Ramsès s’assit d’un air résigné. Je ne doutais pas qu’il jugerait ce sujet encore plus embarrassant, mais si cela ne lui avait pas déjà traversé l’esprit, alors il n’était pas mon fils. J’allai droit au fait.
— La réapparition de Maryam éclaire d’un jour nouveau l’Affaire de la Mystérieuse Hathor et donne une plus grande crédibilité à l’une de nos théories. Elle ne figurait pas sur ma liste…
— Votre liste ? (Sa mâchoire se crispa et ses yeux noirs se réduisirent à des fentes tandis que l’entendement cédait la place à l’indignation.) Quelle liste ? Mère, vous n’avez pas fait ça !
— C’était une partie légitime, nécessaire, en fait, de mon enquête criminelle.
Ramsès repoussa son chapeau en arrière et enfouit son visage congestionné dans ses mains.
— Je suppose que vous avez consulté Nefret, murmura-t-il entre ses doigts joints.
— Mon cher garçon, comment pouvez-vous supposer que je ferais une chose pareille ? J’ai attendu d’être seule avec vous pour aborder ce sujet. Et, poursuivis-je, je vous supplie de ne pas perdre de temps en manifestant une fausse modestie. Emerson va bientôt vous réclamer à grands cris. Maryam, alors Molly, était tombée amoureuse de vous…
— Pour l’amour du ciel, Mère, elle n’avait que quatorze ans ! C’était une amourette d’adolescente, rien de plus.
Je n’avais pas besoin de lui remémorer ce qu’elle avait fait. La scène était probablement aussi nette dans son esprit qu’elle l’était dans le mien. Seule avec lui dans sa chambre, sa robe baissée, découvrant un corps juvénile mais incontestablement mature. Ce qui avait précédé ce moment, je n’avais pas besoin de le demander. Elle avait été l’agresseur, et il m’avait appelée aussitôt.

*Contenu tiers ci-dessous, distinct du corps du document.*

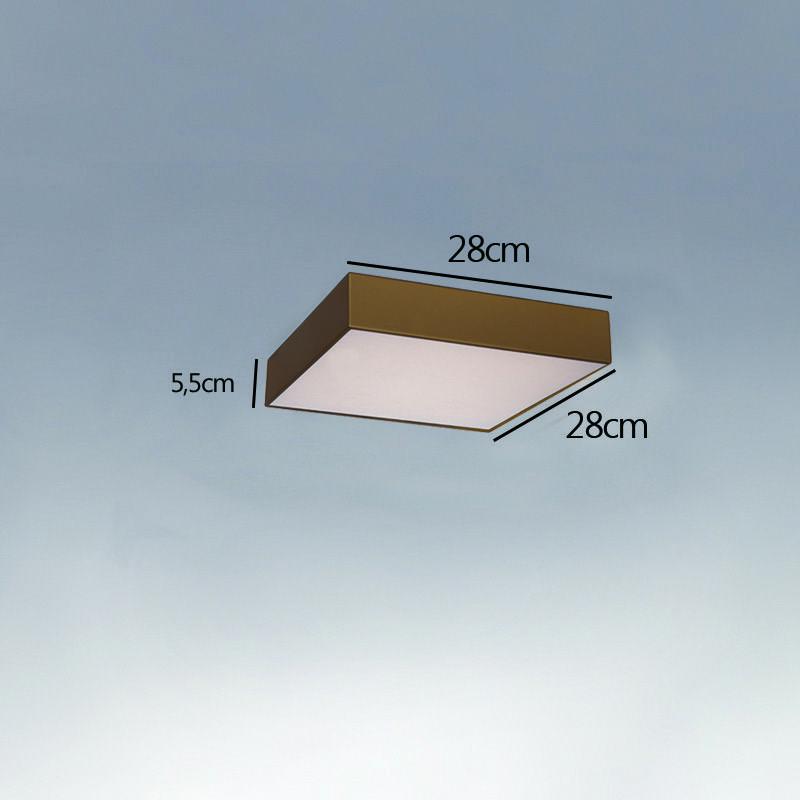 Plafon Sobrepor Quadrado LED 23w 6000k 28x28cm Alumínio Ouro 127v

— Néanmoins, elle pourrait très bien se considérer comme une femme bafouée, déclarai-je. Quatorze ans est un âge difficile, voué au mélodrame et à la rancune tenace.

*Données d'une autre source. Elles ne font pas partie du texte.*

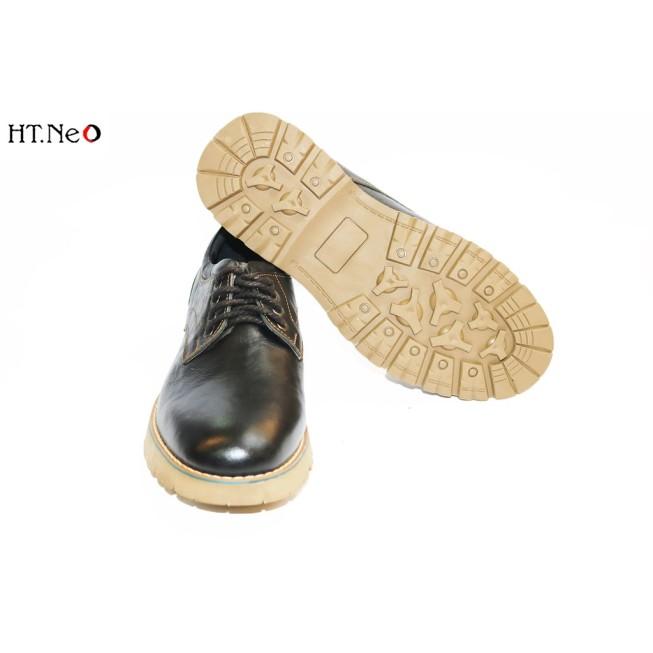Giày Dr Nam Buộc Dây 💝 Ht.Neo 💝 Da Bò Thật Kết Hợp Đế Kếp Cao Cấp Siêu Chắc Chắn, Kiểu Dáng Đơn Giản Khỏe Khoắn. giá rẻ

— Pas pendant quatre ans !
Ramsès essuya la sueur sur son front avec sa manche.
— Y a-t-il eu une autre personne qui pourrait vous en vouloir ?
Au lieu de protester, il haussa les épaules d’un air impuissant.
— Comment diable saurais-je ce qu’une femme estime être… Oh, très bien, Mère, puisque vous insistez. Il y a eu Dolly Bellingham. Le fait que j’aie tué son père pourrait l’amener à m’en vouloir, à juste titre.
— Vous avez agi pour vous défendre et pour me protéger, dis-je. J’avais pensé à elle, bien sûr…
— Bien sûr, murmura Ramsès.
— Mais c’était un être mesquin, parfaitement égoïste, qui ne se souciait guère de son père. Et quelque peu frivole, vous n’êtes pas de mon avis ?
Un sourire hésitant apparut sur les lèvres de Ramsès.
— Tout à fait. Elle a sans doute connu une douzaine d’hommes depuis lors.
— Je n’aurais pas énoncé cela tout à fait dans les mêmes termes, mais je suis d’accord avec vous. Quelqu’un d’autre ?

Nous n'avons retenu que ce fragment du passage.